Chi M'Ha Visto - La Recensione

Chi M’Ha Visto Film
Possiamo intravedere l’Italia peggiore all'interno del film di Alessandro Pondi, l’Italia annoiata, superficiale e ignorante che passa i pomeriggi e le serate davanti alla televisione e ai programmi di Barbara D’Urso e Maria De Filippi, subendo passivamente il lavaggio del cervello e percependo di conseguenza in maniera alterata ciò che appartiene (o dovrebbe appartenere) alla realtà reale.

Certo, pur denunciandola questa parte di paese “Chi M’Ha Visto” la sfrutta più che altro per dare forma alla commedia che vuole essere, limitandola a un piccolo paesino sperduto della Puglia, nel quale praticamente mai nessuno finisce per mettere piede. Cosa che, di fatto, contribuisce a rendere un vero e proprio exploit il ritorno del figliol prodigo Martino Piccione, che al termine della sua tournée con Jovanotti - per il quale è il chitarrista ufficiale - decide di sfruttare la pausa per andare a trovare madre, amici e parenti. Un ritorno amaro, scarno di soddisfazioni e colmo di umiliazioni, però, il suo: tra chi lo prende in giro perché inconsapevole del suo spessore, chi vuole offrirgli un lavoro vero e la sua fidanzata che ufficialmente gli comunica di stare con un altro. Schiaffi su schiaffi che vanno ad aggiungersi alla frustrazione principale di non riuscire a sfondare come cantante solista, fondamentalmente perché per quanto fortunato nella vita e riconosciuto nel suo giro come chitarrista straordinario, Martino vive da sempre - da 48 anni quindi - una piccola maledizione: nessuno si accorge mai veramente di lui. Non importa quanti anni di tour e apparizioni al fianco dei grandi artisti sia riuscito a inserire nel curriculum, sul palco lui sembra comunque sfuocato, invisibile, tutto il contrario della sua musica. Ecco perché una sera, accorgendosi dell’empatia smisurata della madre (e dell’Italia) nei confronti di un programma televisivo doppione di Chi L’Ha Visto (Scomparsi), partorisce l’idea di sparire dalla circolazione, chiedendo aiuto al suo migliore (?) amico Peppino e cavalcando un’onda tanto pericolosa quanto potenzialmente efficace.

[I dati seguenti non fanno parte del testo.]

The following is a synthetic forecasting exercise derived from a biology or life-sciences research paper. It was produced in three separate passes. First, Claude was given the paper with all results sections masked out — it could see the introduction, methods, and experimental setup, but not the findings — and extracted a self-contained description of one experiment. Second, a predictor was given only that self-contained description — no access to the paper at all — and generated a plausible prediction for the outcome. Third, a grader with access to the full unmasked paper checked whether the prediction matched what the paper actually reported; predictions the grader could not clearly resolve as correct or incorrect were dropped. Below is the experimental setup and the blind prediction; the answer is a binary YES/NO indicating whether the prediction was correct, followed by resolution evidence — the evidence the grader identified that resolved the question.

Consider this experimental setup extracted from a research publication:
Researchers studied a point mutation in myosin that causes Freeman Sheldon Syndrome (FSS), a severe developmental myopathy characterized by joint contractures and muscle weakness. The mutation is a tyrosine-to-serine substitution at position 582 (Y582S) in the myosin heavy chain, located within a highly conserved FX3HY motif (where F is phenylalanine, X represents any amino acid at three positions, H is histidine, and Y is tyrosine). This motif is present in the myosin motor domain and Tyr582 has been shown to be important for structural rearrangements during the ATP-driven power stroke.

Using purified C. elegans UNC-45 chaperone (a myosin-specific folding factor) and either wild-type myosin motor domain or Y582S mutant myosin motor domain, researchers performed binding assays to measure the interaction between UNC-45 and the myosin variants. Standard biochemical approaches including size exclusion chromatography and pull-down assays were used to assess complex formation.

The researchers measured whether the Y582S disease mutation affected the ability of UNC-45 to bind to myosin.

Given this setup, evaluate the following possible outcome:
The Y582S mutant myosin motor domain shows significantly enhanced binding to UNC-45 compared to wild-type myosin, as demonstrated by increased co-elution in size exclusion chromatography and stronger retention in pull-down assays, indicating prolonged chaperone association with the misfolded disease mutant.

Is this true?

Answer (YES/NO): NO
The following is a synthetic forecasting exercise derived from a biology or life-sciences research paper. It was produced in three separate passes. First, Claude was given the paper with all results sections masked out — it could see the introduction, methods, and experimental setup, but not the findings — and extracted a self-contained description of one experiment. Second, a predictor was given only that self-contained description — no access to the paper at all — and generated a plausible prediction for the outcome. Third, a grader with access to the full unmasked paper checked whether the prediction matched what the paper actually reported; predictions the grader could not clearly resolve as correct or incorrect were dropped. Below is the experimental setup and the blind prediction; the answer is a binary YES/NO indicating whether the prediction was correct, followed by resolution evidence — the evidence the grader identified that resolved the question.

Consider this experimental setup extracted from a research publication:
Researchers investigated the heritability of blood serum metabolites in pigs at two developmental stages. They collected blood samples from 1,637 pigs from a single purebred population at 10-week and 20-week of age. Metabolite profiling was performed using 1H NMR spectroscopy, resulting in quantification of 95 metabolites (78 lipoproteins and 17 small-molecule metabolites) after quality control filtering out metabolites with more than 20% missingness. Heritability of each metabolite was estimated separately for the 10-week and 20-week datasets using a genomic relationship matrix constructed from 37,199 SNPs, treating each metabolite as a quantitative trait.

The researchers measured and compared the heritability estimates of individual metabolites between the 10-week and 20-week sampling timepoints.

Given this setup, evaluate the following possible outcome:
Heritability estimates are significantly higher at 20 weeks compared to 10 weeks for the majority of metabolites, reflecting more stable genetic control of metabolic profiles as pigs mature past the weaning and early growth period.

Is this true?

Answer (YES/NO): NO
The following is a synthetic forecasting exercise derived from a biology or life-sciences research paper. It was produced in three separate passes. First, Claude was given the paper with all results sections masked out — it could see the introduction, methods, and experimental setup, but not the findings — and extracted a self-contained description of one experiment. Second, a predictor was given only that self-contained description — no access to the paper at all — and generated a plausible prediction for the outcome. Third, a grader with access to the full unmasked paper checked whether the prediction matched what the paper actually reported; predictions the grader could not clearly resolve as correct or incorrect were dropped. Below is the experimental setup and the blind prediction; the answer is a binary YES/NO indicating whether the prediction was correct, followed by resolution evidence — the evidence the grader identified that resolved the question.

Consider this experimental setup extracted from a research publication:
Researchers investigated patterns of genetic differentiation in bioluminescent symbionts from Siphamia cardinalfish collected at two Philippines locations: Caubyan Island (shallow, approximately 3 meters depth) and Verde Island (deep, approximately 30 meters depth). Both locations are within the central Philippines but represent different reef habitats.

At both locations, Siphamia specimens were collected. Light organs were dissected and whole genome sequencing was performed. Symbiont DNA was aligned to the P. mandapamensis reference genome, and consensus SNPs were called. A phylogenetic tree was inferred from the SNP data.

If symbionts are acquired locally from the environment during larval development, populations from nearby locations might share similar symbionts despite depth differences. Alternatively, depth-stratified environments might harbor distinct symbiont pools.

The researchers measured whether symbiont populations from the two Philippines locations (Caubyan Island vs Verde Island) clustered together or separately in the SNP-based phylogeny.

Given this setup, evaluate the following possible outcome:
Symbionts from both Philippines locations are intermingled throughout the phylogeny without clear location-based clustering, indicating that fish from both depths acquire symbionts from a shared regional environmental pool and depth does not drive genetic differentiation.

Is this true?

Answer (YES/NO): YES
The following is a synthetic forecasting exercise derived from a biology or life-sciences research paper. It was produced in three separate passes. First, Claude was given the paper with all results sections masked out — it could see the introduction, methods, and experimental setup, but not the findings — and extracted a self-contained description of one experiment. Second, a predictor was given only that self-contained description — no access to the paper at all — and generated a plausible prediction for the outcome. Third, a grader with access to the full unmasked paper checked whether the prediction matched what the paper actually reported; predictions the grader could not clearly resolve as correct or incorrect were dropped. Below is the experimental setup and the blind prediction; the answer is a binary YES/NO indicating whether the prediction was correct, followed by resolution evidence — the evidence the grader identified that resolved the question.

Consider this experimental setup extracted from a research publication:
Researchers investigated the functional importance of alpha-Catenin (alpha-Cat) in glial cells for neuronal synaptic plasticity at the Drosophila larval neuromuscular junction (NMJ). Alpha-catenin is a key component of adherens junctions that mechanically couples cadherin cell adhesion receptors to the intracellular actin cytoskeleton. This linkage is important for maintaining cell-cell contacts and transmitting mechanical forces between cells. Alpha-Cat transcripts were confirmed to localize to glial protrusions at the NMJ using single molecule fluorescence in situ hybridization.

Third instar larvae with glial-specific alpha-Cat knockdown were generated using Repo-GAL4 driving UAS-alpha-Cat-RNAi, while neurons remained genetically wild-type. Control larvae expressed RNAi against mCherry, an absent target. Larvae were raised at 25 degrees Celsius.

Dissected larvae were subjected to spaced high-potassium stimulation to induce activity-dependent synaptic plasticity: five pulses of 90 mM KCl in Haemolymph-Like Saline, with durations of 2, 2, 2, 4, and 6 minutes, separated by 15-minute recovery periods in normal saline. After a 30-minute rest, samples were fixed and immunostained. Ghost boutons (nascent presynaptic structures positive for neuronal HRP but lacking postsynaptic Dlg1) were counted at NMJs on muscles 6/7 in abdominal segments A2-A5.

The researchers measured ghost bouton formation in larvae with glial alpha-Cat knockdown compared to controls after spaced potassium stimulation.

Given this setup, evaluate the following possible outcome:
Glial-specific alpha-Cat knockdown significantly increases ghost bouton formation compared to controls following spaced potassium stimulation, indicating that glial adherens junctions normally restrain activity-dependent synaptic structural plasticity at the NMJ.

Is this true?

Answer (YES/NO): NO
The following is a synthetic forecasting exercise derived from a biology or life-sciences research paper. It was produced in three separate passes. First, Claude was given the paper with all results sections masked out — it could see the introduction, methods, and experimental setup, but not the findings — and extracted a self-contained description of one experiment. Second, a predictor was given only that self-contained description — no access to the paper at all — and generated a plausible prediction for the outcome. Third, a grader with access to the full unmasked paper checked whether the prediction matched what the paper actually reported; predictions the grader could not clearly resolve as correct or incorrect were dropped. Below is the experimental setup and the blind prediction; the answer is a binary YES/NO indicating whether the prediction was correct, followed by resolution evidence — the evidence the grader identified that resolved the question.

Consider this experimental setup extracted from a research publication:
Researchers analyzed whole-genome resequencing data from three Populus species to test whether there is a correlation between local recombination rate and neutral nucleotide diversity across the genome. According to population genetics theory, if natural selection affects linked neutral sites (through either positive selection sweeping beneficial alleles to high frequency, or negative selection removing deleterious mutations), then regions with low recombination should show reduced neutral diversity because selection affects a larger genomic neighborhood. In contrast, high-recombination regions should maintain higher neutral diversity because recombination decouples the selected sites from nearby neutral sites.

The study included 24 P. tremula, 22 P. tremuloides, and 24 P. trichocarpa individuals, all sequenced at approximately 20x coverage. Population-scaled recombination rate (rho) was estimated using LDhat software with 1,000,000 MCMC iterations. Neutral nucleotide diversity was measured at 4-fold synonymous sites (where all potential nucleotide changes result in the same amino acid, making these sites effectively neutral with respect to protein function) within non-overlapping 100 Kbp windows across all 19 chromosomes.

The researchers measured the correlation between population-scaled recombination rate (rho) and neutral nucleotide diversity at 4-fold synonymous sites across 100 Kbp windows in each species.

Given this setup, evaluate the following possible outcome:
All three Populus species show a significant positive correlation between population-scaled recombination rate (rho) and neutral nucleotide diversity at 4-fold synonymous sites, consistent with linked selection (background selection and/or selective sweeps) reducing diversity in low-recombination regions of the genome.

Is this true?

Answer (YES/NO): NO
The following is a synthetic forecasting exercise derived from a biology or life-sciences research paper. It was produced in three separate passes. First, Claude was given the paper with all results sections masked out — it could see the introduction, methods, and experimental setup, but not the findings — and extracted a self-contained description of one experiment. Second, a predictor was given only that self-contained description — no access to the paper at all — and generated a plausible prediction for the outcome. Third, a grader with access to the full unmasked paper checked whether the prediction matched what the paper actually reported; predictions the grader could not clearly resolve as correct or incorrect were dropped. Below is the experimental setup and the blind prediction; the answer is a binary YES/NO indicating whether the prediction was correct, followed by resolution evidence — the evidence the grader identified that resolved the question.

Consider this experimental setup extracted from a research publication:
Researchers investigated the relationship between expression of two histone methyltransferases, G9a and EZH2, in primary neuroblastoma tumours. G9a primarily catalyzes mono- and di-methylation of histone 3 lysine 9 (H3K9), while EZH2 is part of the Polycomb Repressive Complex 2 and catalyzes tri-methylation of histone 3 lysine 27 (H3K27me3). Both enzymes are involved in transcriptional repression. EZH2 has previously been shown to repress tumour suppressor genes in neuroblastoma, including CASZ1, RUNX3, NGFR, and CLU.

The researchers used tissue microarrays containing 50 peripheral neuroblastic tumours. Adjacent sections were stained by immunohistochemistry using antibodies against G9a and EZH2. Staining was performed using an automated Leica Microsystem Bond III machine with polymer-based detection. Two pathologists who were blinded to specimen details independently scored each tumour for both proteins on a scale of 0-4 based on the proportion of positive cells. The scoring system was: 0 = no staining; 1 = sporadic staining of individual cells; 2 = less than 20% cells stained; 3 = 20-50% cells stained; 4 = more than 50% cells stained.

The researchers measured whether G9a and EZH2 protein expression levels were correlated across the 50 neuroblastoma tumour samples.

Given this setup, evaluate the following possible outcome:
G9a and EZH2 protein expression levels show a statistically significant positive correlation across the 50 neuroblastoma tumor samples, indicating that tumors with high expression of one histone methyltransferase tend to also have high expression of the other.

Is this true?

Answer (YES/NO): YES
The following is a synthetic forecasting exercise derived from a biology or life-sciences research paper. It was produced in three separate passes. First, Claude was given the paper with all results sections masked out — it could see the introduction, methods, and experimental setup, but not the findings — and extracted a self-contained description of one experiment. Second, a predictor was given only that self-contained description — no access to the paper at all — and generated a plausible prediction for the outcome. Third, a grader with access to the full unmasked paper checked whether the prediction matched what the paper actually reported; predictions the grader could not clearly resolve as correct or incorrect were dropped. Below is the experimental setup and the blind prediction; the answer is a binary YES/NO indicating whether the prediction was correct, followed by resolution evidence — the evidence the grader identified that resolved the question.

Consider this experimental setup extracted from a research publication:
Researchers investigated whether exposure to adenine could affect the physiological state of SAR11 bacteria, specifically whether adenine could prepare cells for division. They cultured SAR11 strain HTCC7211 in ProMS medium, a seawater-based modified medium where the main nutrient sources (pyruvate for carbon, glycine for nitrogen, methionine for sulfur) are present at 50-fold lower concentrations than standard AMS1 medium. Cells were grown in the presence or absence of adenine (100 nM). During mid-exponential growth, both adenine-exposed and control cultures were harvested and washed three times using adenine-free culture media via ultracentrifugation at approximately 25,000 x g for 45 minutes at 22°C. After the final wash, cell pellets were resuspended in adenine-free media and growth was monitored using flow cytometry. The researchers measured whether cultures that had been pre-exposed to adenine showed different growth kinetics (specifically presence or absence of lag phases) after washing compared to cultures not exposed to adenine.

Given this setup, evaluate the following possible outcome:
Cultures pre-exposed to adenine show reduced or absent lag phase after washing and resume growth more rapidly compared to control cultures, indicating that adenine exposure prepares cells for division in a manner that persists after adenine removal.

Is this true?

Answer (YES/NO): YES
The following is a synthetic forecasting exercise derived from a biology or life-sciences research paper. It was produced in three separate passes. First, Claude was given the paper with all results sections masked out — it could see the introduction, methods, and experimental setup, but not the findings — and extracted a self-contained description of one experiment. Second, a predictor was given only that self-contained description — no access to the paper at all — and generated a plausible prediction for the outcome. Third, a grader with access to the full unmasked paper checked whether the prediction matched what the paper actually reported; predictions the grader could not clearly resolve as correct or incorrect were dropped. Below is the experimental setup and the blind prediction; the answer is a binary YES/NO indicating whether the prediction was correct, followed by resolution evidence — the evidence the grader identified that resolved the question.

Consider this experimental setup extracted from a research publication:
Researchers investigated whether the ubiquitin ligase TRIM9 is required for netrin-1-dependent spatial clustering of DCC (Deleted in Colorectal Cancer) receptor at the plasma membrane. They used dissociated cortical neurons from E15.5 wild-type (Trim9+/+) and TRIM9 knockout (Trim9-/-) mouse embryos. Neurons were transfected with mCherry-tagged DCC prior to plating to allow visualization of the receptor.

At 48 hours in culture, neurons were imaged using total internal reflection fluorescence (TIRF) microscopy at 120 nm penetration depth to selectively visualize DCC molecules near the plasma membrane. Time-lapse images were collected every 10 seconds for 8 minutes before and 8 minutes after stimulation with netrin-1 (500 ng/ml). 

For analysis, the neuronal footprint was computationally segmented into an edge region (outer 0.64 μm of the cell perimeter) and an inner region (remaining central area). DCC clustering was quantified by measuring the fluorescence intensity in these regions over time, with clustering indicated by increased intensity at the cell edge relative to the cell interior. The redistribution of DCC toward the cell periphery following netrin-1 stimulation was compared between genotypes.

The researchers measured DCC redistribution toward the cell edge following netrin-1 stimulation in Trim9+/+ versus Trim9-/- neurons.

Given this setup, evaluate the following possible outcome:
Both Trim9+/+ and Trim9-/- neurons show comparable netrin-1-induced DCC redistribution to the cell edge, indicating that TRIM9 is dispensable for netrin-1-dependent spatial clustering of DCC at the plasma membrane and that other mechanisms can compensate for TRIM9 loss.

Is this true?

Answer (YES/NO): NO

Chi M’Ha Visto Favino FiorelloRagiona sul concetto di successo infatti la pellicola di Pondi, sulla popolarità inseguita oggi da cani e porci e trasformata ormai in qualcosa di assai diverso rispetto a ciò che inizialmente avrebbe dovuto essere il suo ruolo. Il Martino di Giuseppe Fiorello, non a caso, per attirarsela addosso compie un atto sgradevole, qualcosa di cui non va per niente fiero e che, in più di un’occasione, vorrebbe annullare e archiviare. E’ il Peppino di un indomabile Pierfrancesco Favino che lo spinge a non cedere e a continuare, che con i risultati ottenuti lo convince a credere che questa possa essere davvero la strada migliore per coronare finalmente il sogno di produrre quella musica tutta sua che - e a sentire Martino c’è da credergli – una volta ascoltata contribuirà a cambiare il mondo in positivo e per sempre. Un gesto egoistico, compiuto secondo fini altruistici che però all'interno di un mondo che forse cambiato lo è già, ma in peggio, viene inghiottito presto da un sistema cannibale e corrotto che “Chi M’Ha Visto” tra risate e battute micidiali è bravo a mostrare in tutto il suo lato oscuro ed orrore, mettendone in risalto la deriva sciacallesca e di rimbalzo la rincorsa smodata a microfoni e telecamere che ha portato, con il tempo, a riferimenti sbagliati e a modelli gretti ormai rimovibili a fatica.

Ma amarezze a parte, il vero stupore è che la presa coscienza di tale oggettività non limita minimamente la piacevolezza di una pellicola che non dimentica i suoi obiettivi, che riesce ad essere perciò divertente ininterrottamente e a rispettare le promesse fatte allo spettatore, il quale uscirà dalla sala, forse subliminalmente ammonito, ma sicuramente allietato e appagato.